Segment Start: EXTRACTED ENTRIES

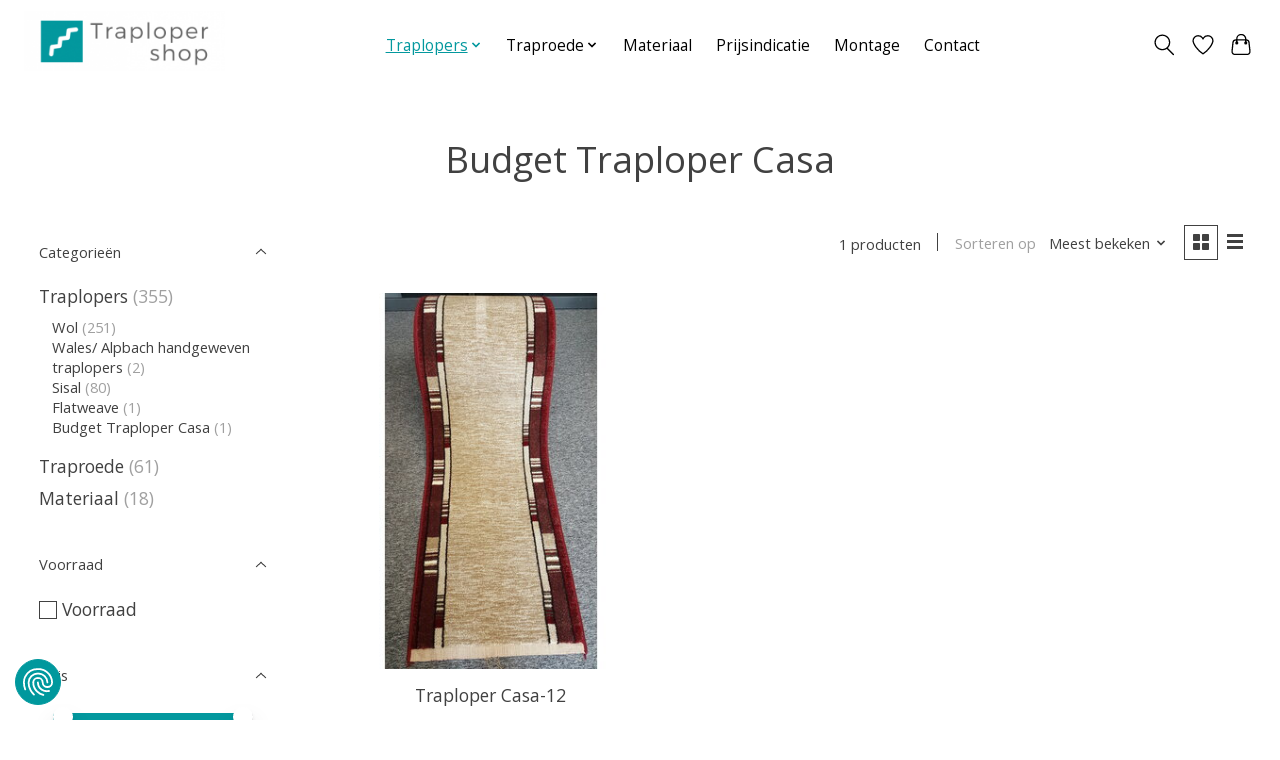

--- FILE ---
content_type: text/css; charset=UTF-8
request_url: https://cdn.webshopapp.com/shops/335270/themes/179494/assets/custom.css?20260102161627
body_size: 1384
content:
/* 20251027134158 - v2 */
.gui,
.gui-block-linklist li a {
  color: #666666;
}

.gui-page-title,
.gui a.gui-bold,
.gui-block-subtitle,
.gui-table thead tr th,
.gui ul.gui-products li .gui-products-title a,
.gui-form label,
.gui-block-title.gui-dark strong,
.gui-block-title.gui-dark strong a,
.gui-content-subtitle {
  color: #000000;
}

.gui-block-inner strong {
  color: #848484;
}

.gui a {
  color: #03989e;
}

.gui-input.gui-focus,
.gui-text.gui-focus,
.gui-select.gui-focus {
  border-color: #03989e;
  box-shadow: 0 0 2px #03989e;
}

.gui-select.gui-focus .gui-handle {
  border-color: #03989e;
}

.gui-block,
.gui-block-title,
.gui-buttons.gui-border,
.gui-block-inner,
.gui-image {
  border-color: #8d8d8d;
}

.gui-block-title {
  color: #333333;
  background-color: #ffffff;
}

.gui-content-title {
  color: #333333;
}

.gui-form .gui-field .gui-description span {
  color: #666666;
}

.gui-block-inner {
  background-color: #f4f4f4;
}

.gui-block-option {
  border-color: #ededed;
  background-color: #f9f9f9;
}

.gui-block-option-block {
  border-color: #ededed;
}

.gui-block-title strong {
  color: #333333;
}

.gui-line,
.gui-cart-sum .gui-line {
  background-color: #cbcbcb;
}

.gui ul.gui-products li {
  border-color: #dcdcdc;
}

.gui-block-subcontent,
.gui-content-subtitle {
  border-color: #dcdcdc;
}

.gui-faq,
.gui-login,
.gui-password,
.gui-register,
.gui-review,
.gui-sitemap,
.gui-block-linklist li,
.gui-table {
  border-color: #dcdcdc;
}

.gui-block-content .gui-table {
  border-color: #ededed;
}

.gui-table thead tr th {
  border-color: #cbcbcb;
  background-color: #f9f9f9;
}

.gui-table tbody tr td {
  border-color: #ededed;
}

.gui a.gui-button-large,
.gui a.gui-button-small {
  border-color: #03989e;
  color: #000000;
  background-color: #03989e;
}

.gui a.gui-button-large.gui-button-action,
.gui a.gui-button-small.gui-button-action {
  border-color: #03989e;
  color: #03989e;
  background-color: #ffffff;
}

.gui a.gui-button-large:active,
.gui a.gui-button-small:active {
  background-color: #02797e;
  border-color: #02797e;
}

.gui a.gui-button-large.gui-button-action:active,
.gui a.gui-button-small.gui-button-action:active {
  background-color: #cccccc;
  border-color: #02797e;
}

.gui-input,
.gui-text,
.gui-select,
.gui-number {
  border-color: #03989e;
  background-color: #ffffff;
}

.gui-select .gui-handle,
.gui-number .gui-handle {
  border-color: #03989e;
}

.gui-number .gui-handle a {
  background-color: #ffffff;
}

.gui-input input,
.gui-number input,
.gui-text textarea,
.gui-select .gui-value {
  color: #000000;
}

.gui-progressbar {
  background-color: #000000;
}

/* custom */
ul.sharebar.flex.flex-wrap.gap-xs.justify-end\@md {
    display: none;
}
a.btn.btn--subtle.btn--wishlist.width-100\% {
    display: none;
}

label.form-label.margin-bottom-sm.block {
    font-size: 1.2em;
}

/*rel producten */
.gui-block.gui-div-cart-block-related {
    display: none;
}


button.btn.btn--primary.btn--add-to-cart.flex-grow {
    background: green;
    color: white;
}

.gui-div-faq-form label {
    display: none;
}

.gui-field {
    padding-top: 7px;
}

.gui-text textarea {
    height: 300px;
}

a.gui-button-small {
    background: green !important;
    color: white !important;
    font-weight: 600;
}

span.btn.btn--lg.btn--primary {
    width: 100%;
    font-size: small;
}

/*maatwerk producten*/
svg.icon.margin-right-xs.color-error {
    display: none;
}
a.btn.btn-primary.btn-lg {
    background: green;
    color: white;
}

/* logo */
@media only screen and (min-width: 600px)  {
 a.main-header__logo {
    margin-top: -15px;
} 
}

.btn--primary:hover {
    background-color: rgb(255 255 255 / 85%);
}

h1.home-h1 {
    background: #f4f4f4;
    padding: 34px;
    border-radius: 6px;
}

/*
h2.margin-bottom-md.text-center {
    border: 2px dashed #dedede;
    padding: 6px;
}
*/

a.main-header__logo {
    margin-top: 0px;
}

.text-xl {
    background: #B3298D;
    padding: 6px 9px;
}

h2.story__title.text-md {
    font-size: 1.8em;
    font-weight: 700;
}

.blog-preview a.btn.btn--primary {
    display: none;
}

.banner-card {
    border-radius: 6px;
}

section.padding-top-xl.padding-bottom-lg {
    padding-top: 10px;
}

.max-width-sm {
    max-width: 900px;
}

.home-img {
    width: 100%;
    height: auto;
  	margin-top: -60px;
    border-radius: 6px;
}

.btn--primary {
    background-color: #fff;
    color: black;
    text-transform: uppercase;
    font-weight: 700;
}

header.main-header.js-main-header.position-relative.main-header--desktop {
    position: fixed;
}

.contact-ous {
    background: green !important;
    font-weight: normal !important;
    padding: 10px 20px !important;
}

h1.text-center {
    padding-top: 30px;
}

.text-component {
    padding-top: 20px;
    max-width: 900px;
}

.main-header__link[title="Mijn account"] {
    display: none;
}

.custom-meters-holder .custom-meters {margin-right:10px;margin-bottom:15px;border:1px solid #ddd;padding: 5px 15px;display: inline-block;text-decoration:none;color:#000;}
#product_configure_form label[for="qtyInput"] {margin-bottom:10px;}


--- FILE ---
content_type: text/css
request_url: https://consent.cookiefirst.com/sites/traplopershop.nl-294da774-dc4a-489c-a5e2-0e7971458365/styles.css?v=5ba05524-f16f-4d5d-8453-9626b9bb888c
body_size: 69
content:
.cookiefirst-root {--banner-font-family: inherit !important;--banner-width: 100% !important;--banner-bg-color: rgba(255,255,255,1) !important;--banner-shadow: 0.1 !important;--banner-text-color: rgba(0,0,0,1) !important;--banner-outline-color: rgba(255,82,0,1) !important;--banner-accent-color: rgba(0, 152, 157, 1) !important;--banner-text-on-accent-bg: rgba(255,255,255,1) !important;--banner-border-radius:0 !important;--banner-backdrop-color: rgba(0,0,0,0.1) !important;--banner-widget-border-radius: 0 !important;--banner-btn-primary-text:rgba(255,255,255,1) !important;--banner-btn-primary-bg:rgba(0, 152, 157, 1) !important;--banner-btn-primary-border-color:rgba(0, 152, 157, 1) !important;--banner-btn-primary-border-radius:4px !important;--banner-btn-primary-hover-text:rgba(255, 255, 255, 1) !important;--banner-btn-primary-hover-bg:rgba(1, 109, 112, 1) !important;--banner-btn-primary-hover-border-color:rgba(1, 109, 112, 1) !important;--banner-btn-primary-hover-border-radius:4px !important;--banner-btn-secondary-text:rgba(0, 152, 157, 1) !important;--banner-btn-secondary-bg:rgba(255, 255, 255, 1) !important;--banner-btn-secondary-border-color:rgba(0, 152, 157, 1) !important;--banner-btn-secondary-border-radius:4px !important;--banner-btn-secondary-hover-text:rgba(255, 255, 255, 1) !important;--banner-btn-secondary-hover-bg:rgba(0, 152, 157, 1) !important;--banner-btn-secondary-hover-border-color:rgba(0, 152, 157, 1) !important;--banner-btn-secondary-hover-border-radius:4px !important;--banner-btn-floating-bg:rgba(0, 152, 157, 1) !important;--banner-btn-floating-border:rgba(0, 152, 157, 1) !important;--banner-btn-floating-icon:rgba(255,255,255,1) !important;--banner-btn-floating-hover-bg:rgba(1, 109, 112, 1) !important;--banner-btn-floating-hover-border:rgba(1, 109, 112, 1) !important;--banner-btn-floating-hover-icon:rgba(255, 255, 255, 1) !important;}

--- FILE ---
content_type: text/javascript;charset=utf-8
request_url: https://www.traplopershop.nl/services/stats/pageview.js
body_size: -412
content:
// SEOshop 17-01-2026 06:39:49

Segment End: EXTRACTED ENTRIES

> **EXERCISE**
Gather each line in the data that holds the string "font".

> **WRITTEN ANSWER**
    font-size: 1.2em;
    font-weight: 600;
    font-size: small;
    font-size: 1.8em;
    font-weight: 700;
    font-weight: 700;
    font-weight: normal !important;
.cookiefirst-root {--banner-font-family: inherit !important;--banner-width: 100% !important;--banner-bg-color: rgba(255,255,255,1) !important;--banner-shadow: 0.1 !important;--banner-text-color: rgba(0,0,0,1) !important;--banner-outline-color: rgba(255,82,0,1) !important;--banner-accent-color: rgba(0, 152, 157, 1) !important;--banner-text-on-accent-bg: rgba(255,255,255,1) !important;--banner-border-radius:0 !important;--banner-backdrop-color: rgba(0,0,0,0.1) !important;--banner-widget-border-radius: 0 !important;--banner-btn-primary-text:rgba(255,255,255,1) !important;--banner-btn-primary-bg:rgba(0, 152, 157, 1) !important;--banner-btn-primary-border-color:rgba(0, 152, 157, 1) !important;--banner-btn-primary-border-radius:4px !important;--banner-btn-primary-hover-text:rgba(255, 255, 255, 1) !important;--banner-btn-primary-hover-bg:rgba(1, 109, 112, 1) !important;--banner-btn-primary-hover-border-color:rgba(1, 109, 112, 1) !important;--banner-btn-primary-hover-border-radius:4px !important;--banner-btn-secondary-text:rgba(0, 152, 157, 1) !important;--banner-btn-secondary-bg:rgba(255, 255, 255, 1) !important;--banner-btn-secondary-border-color:rgba(0, 152, 157, 1) !important;--banner-btn-secondary-border-radius:4px !important;--banner-btn-secondary-hover-text:rgba(255, 255, 255, 1) !important;--banner-btn-secondary-hover-bg:rgba(0, 152, 157, 1) !important;--banner-btn-secondary-hover-border-color:rgba(0, 152, 157, 1) !important;--banner-btn-secondary-hover-border-radius:4px !important;--banner-btn-floating-bg:rgba(0, 152, 157, 1) !important;--banner-btn-floating-border:rgba(0, 152, 157, 1) !important;--banner-btn-floating-icon:rgba(255,255,255,1) !important;--banner-btn-floating-hover-bg:rgba(1, 109, 112, 1) !important;--banner-btn-floating-hover-border:rgba(1, 109, 112, 1) !important;--banner-btn-floating-hover-icon:rgba(255, 255, 255, 1) !important;}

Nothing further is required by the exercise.